EXTRACT TO READ:

Segment Open

Today, we are reviewing OML Day 5 – Oxygen Mask: Breathing First.
Do you do a lot of flying? Before every flight, the flight attendants explain safety procedures and, should the need arise, the need to place the oxygen mask over your face first, before you are able to assist someone else. You can’t help anyone if you are passed out from lack of oxygen.
The same principle is true from a spiritual standpoint. If you are going to benefit others, help them, relate to them, engage fully with those around you, you must first focus on the betterment of your self. I try to look at myself as not only trying to nurture my inner-child, but seeing myself as my own child – another person, that I love and appreciate and want the best for. I look in the mirror and ask myself what I see – on the inside, as well as the outside. What do I like about myself? What do I need and want to change about myself?
Needing and wanting are two very different dynamics. You might know you need to lose weight but you don’t really want to. If you did, you’d start working out and stop eating that junk food and overeating. If you want to lose weight, then you take action and get it done. I’ve been saying for a while now that I need to . . ., or I want to . . . Saying “I want to” was a lie. I didn’t really want to, or I would have done it before now. Now, I do want to and I’m taking steps, daily, to get the weight off.
To live an authentic life, no matter how long you have to live, you must take the time to focus and reevaluate how you are living, via spiritual health, physical health, emotionally, relationally. Once you invest in yourself and get yourself healthy in every area of your life, then you can fully invest in others around you. Teach by example. That’s the best way for a child to learn, or for anyone to learn, for that matter. You live your life as an example for others to follow. That’s what Jesus did and that’s what we are supposed to do. Do we? I know how hard that one is! It’s hard to live close to the way Jesus did, isn’t it? Being an example. Setting an example. We must strive harder to be this way if we want a better future for ourselves, our children, their children. Think about it.

Segment Closed

EXTRACTED RECORDS:
Segment Open

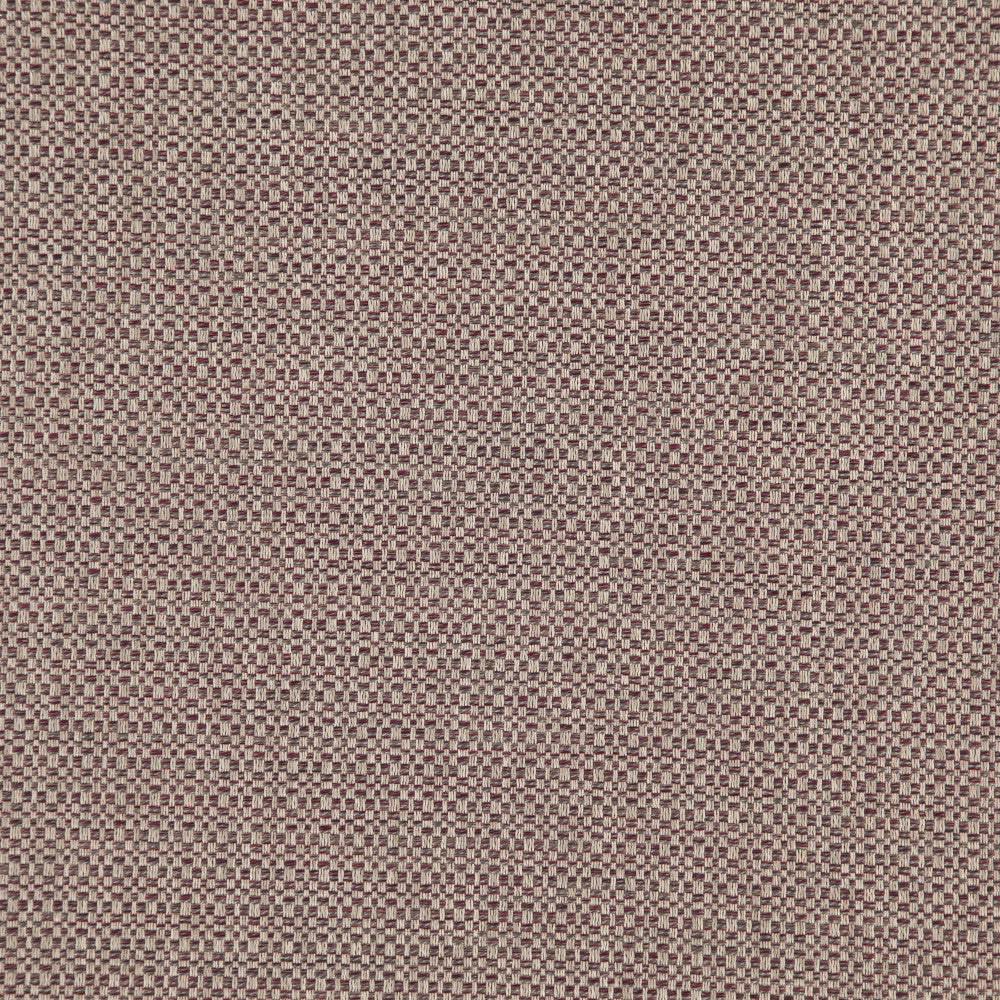 Castle 44J8321 by JF Fabric Justice Fibrguard 100% Polyester Turkey 160000 Horizontal: 0.5 and Vertical: 0.5 55 - Fabric Carolina -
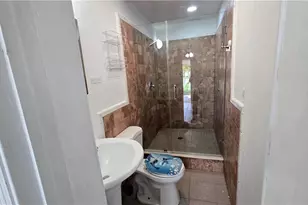 10 E Jersey Rd, Lehigh Acres, FL 33936 - Photo 7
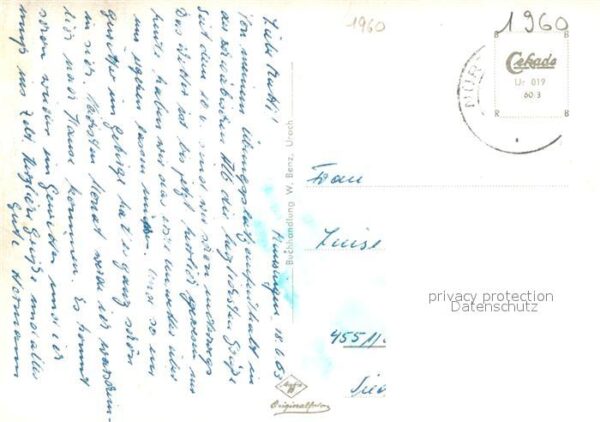 Urach Bad – Bild 2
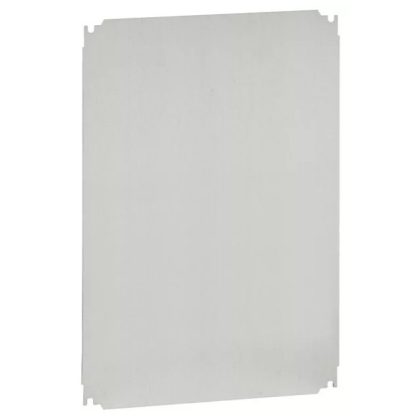 LEGRAND 036067 Marina 1400x800 mounting plate solid
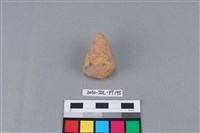 陶蓋鈕藏品圖，第2張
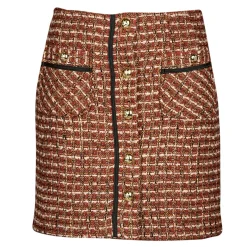 Moony Mood - LYCERIE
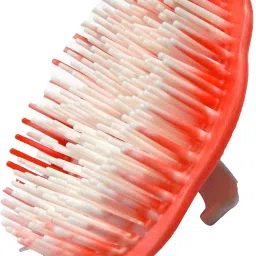 Handy Comb-image-45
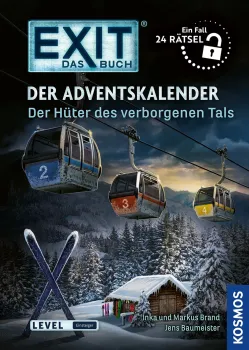 Artikelbild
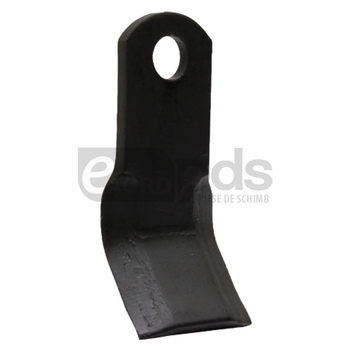 Cutit - GRANIT [18063-CSM-03]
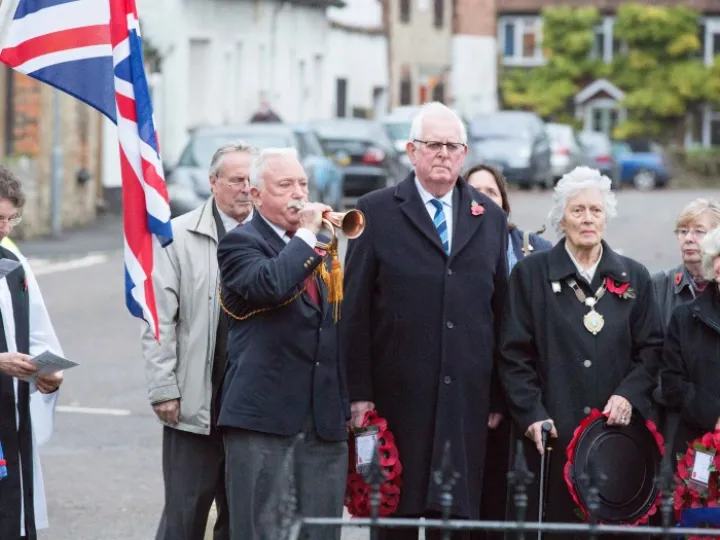 Remembrance 2015_03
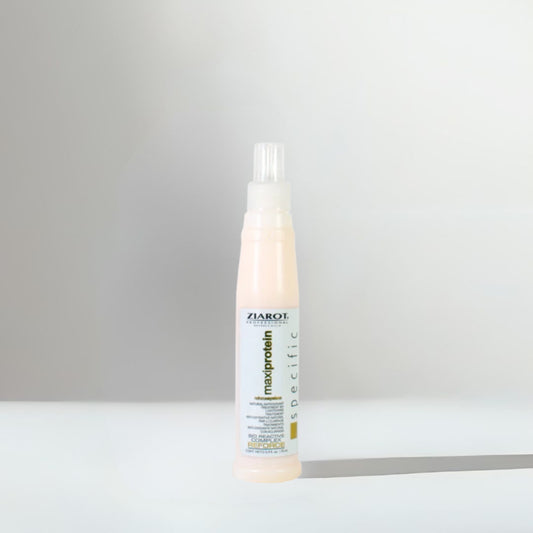 BIO REACTIVE COMPLEX 170ML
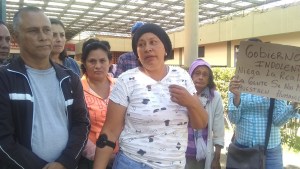 Entre 8 y 10 pacientes oncológicos mueren en Táchira por falta de tratamiento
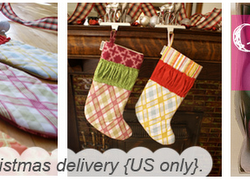 gussy+sews[1]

Segment Closed

INSTRUCTIONS FOR THE TASK: From the devotional on putting on your own oxygen mask first, extract the stretch from "Today, we are" through "lack of oxygen.". Rely only on the text for what follows.

RESULT:
Today, we are reviewing OML Day 5 – Oxygen Mask: Breathing First.
Do you do a lot of flying? Before every flight, the flight attendants explain safety procedures and, should the need arise, the need to place the oxygen mask over your face first, before you are able to assist someone else. You can’t help anyone if you are passed out from lack of oxygen.